# Baking egg shells???



## Lovebirds (Sep 6, 2002)

Someone had posted about cleaning eggs shells and baking them and giving them to the birds for calcium?? I can't find the post. Whoever you were, could you post it again? Thanks


----------



## maryco (Apr 1, 2002)

Hello,

Yes, I do that!
I have a whole jar that I collected and my pigeons just love eating it!

What I do is wash the egg shells really well with water and try to peel out the inner membrane out as much as possible (I use organic egg shells) then I put them on a plate and microwave them for about 2 minutes.

They come out really hot and dry then I just let them cool, put them in a plastic bag and roll over with a rolling pin, I also leave some pieces abit big.

Mary


----------



## Guest (Jan 17, 2003)

Sounds good. We'll start doing that.

One thing i can't do is feed them their own egg shells, though.


----------



## Whitefeather (Sep 2, 2002)

Good evening Lovebirds,
I believe the thread you are referring to is in the Emergency forum. Topic: Is This Normal? Post was by WhiteWingsCA.
Cindy


----------



## sirpigeon (Jan 25, 2002)

I was giving my pigeons(chicken)eggshells.I baked them in the oven at 250 for five minutes,then crushed them with a rolling pin.I now buy crushed oyster shell instead.The regular grit doesn't seem to have enough calcium.


----------



## Mybounty (Jan 5, 2003)

I have both pigeons and chickens in the same pen and coop.
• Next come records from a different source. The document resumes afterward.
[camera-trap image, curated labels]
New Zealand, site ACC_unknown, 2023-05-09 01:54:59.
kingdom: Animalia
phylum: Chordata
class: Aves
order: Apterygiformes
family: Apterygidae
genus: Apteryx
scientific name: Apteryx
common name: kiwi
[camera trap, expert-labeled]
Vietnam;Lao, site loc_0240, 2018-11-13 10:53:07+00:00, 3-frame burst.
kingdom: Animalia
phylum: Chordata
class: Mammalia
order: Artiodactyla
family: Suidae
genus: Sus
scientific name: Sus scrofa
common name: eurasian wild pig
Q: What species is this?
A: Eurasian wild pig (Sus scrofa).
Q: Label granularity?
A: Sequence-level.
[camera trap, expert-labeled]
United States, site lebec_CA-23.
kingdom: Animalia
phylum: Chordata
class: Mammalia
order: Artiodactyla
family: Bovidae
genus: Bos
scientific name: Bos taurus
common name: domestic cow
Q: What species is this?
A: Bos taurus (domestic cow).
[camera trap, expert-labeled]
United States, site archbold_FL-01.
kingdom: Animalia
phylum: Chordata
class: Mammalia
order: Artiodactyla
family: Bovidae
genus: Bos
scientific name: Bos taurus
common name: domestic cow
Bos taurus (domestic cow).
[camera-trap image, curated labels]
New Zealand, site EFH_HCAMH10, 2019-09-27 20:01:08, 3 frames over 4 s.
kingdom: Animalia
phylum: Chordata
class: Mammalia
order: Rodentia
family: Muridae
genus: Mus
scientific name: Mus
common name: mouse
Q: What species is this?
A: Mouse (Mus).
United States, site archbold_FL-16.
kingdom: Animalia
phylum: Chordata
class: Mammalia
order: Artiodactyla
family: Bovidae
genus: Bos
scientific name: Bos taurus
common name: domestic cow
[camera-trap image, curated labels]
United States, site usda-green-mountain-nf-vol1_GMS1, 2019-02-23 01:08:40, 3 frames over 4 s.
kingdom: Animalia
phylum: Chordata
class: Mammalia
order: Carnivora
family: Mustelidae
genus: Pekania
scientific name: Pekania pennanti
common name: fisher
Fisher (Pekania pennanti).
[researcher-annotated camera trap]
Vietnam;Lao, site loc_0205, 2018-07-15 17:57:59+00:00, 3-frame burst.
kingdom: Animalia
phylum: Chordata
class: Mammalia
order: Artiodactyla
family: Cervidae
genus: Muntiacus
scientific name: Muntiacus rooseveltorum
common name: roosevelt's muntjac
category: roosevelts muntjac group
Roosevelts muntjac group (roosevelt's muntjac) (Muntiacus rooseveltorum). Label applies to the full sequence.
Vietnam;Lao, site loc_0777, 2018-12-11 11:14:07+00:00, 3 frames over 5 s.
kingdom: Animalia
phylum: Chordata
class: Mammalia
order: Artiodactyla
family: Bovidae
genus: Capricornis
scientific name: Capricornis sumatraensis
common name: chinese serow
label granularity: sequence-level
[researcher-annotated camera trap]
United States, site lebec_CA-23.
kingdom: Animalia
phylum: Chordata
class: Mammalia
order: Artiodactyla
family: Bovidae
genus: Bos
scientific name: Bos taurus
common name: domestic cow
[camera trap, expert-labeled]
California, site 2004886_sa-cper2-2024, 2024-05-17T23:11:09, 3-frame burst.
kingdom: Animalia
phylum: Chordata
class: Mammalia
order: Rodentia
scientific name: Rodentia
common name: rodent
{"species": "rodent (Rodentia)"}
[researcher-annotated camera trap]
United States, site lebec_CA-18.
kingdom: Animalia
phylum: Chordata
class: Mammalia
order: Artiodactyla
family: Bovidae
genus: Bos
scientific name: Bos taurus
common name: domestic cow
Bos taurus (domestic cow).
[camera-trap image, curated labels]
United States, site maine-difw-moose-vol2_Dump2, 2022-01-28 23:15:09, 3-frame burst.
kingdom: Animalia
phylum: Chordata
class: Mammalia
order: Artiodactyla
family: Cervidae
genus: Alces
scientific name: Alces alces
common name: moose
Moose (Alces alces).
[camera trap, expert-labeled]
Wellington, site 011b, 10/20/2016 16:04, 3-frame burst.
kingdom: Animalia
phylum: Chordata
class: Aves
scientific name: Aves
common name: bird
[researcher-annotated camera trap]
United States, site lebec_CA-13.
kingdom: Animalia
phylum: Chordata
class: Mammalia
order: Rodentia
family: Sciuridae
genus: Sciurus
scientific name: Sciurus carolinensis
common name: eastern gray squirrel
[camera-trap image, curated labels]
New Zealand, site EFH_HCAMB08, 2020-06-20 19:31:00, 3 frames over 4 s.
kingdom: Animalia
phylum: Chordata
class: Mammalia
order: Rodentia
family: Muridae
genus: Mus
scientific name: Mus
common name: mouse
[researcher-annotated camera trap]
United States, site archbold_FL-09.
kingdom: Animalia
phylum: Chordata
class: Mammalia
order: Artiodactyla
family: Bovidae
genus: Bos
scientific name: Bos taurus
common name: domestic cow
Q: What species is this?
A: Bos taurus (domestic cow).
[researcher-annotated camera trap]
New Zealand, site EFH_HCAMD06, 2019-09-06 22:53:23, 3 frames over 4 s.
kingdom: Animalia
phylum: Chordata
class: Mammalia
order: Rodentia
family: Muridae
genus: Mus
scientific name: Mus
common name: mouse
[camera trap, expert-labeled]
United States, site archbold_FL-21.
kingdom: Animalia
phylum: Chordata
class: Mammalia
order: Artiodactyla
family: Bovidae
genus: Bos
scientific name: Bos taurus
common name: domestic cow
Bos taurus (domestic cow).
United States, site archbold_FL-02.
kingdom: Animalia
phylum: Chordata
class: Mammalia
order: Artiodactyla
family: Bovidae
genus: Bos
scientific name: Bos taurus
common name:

I have been crushing dried, but raw, chicken egg shells ever since my hens' egg shells became thin. All the birds eat them enthusiastically and the shells are thick again.

I would also like to give them oyster shells as an alternative, but haven't found a source. Does Agway sell them?

Jane


----------



## maryco (Apr 1, 2002)

I offer the egg shells and oyster shell grit to my pigeons, I find they like both.. Although I think my pigeon eats too much grit so I take it away sometimes and just give the egg shells.. 

I'm also trying to make sure "Pearl" my lady pigeon will get enough calcium incase she lays an egg.

Mary


p.s Jane, I can't seem to find the grit either, I still have some from other people who sent me some. I think if you check around for local feed stores you might be able to find something.


----------



## Whitefeather (Sep 2, 2002)

I pick up grit (with lots of oyster shells mixed in) at a local feed store. The gang seems to like it.
Cindy


----------